Furthermore, in 100 g of cranberry are present:

  • 3,6 g of fiber
  • 8 mg of calcium
  • 0,23 mg of iron
  • 6 mg of magnesium
  • 11 mg of phosphorus
  • 80 mg of potassium
  • 2 mg of sodium
  • 0,09 mg of zinc
  • 14 mg of vitamin C
  • 0,012 mg of thiamine
  • 0,02 mg in riboflavina
  • 0,101 mg di niacina
  • 0,057 mg of vitamin B6
  • 1 mg of folate
  • 3 mg of vitamin A (equivalent retinol activity)
  • 1,32 mg of vitamin E (alpha tocopherol)
  • 5 g of vitamin K

Use of cranberry in the kitchen

The fruits of the cranberry are used for prepare drinks the consumption of which is generally considered safe.

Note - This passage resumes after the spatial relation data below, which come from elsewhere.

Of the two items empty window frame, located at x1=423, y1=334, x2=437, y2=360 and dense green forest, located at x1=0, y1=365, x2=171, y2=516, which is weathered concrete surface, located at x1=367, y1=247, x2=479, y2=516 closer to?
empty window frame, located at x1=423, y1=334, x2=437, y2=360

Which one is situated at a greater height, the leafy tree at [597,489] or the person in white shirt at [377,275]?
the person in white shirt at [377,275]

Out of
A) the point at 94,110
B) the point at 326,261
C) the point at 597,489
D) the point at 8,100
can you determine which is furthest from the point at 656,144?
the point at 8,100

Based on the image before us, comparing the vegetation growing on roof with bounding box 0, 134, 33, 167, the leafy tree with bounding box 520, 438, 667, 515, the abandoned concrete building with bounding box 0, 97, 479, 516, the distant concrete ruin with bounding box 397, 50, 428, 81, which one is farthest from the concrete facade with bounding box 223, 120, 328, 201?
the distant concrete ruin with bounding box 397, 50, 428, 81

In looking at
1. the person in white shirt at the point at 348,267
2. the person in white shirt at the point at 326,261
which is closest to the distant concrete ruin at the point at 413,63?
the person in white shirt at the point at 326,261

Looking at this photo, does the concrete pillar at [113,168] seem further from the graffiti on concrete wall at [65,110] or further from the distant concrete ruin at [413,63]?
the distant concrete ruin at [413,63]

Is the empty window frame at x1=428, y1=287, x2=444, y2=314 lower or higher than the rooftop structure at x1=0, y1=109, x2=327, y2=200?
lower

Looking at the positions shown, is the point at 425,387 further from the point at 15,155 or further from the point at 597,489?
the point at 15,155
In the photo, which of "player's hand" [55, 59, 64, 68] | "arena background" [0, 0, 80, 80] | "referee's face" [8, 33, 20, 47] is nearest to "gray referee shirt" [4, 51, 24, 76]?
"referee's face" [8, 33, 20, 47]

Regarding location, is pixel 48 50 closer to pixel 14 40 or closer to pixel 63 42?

However, we must not exaggerate: a excessive consumption Cranberry juice can cause stomach discomfort, diarrhea and, if prolonged over time, can increase the risk of kidney stones.

These small red berries can also be used in the kitchen and to prepare sauces for both sweet and savory recipes.

A few examples? The crumble and cranberry pound cake, roast veal with cranberry and walnuts and rice with cranberry and turmeric.


Curiosities about cranberry

The Vaccinium macrocarpon plant is also known as Oxycoccus macrocarpos and Vaccinium oxycoccus.

Currently, cranberry lands around the world correspond to approximately 215 square kilometers, of which approximately 178 in the suns United States, where its cultivation plays a very respectable role in the national economy.

The US Department of Agriculture also holds one collection of historical and wild varieties of this shrub.

The varieties documented are more than 130, but in many cases these are cultivars that are no longer cultivated, some of which have been lost or forgotten.

Since the 30s, the US Department of Agriculture has begun to develop hybrids; today, after almost a century of cross breeding, plants characterized by higher productivity and berries with improved qualities (for example, in antioxidant content) are available.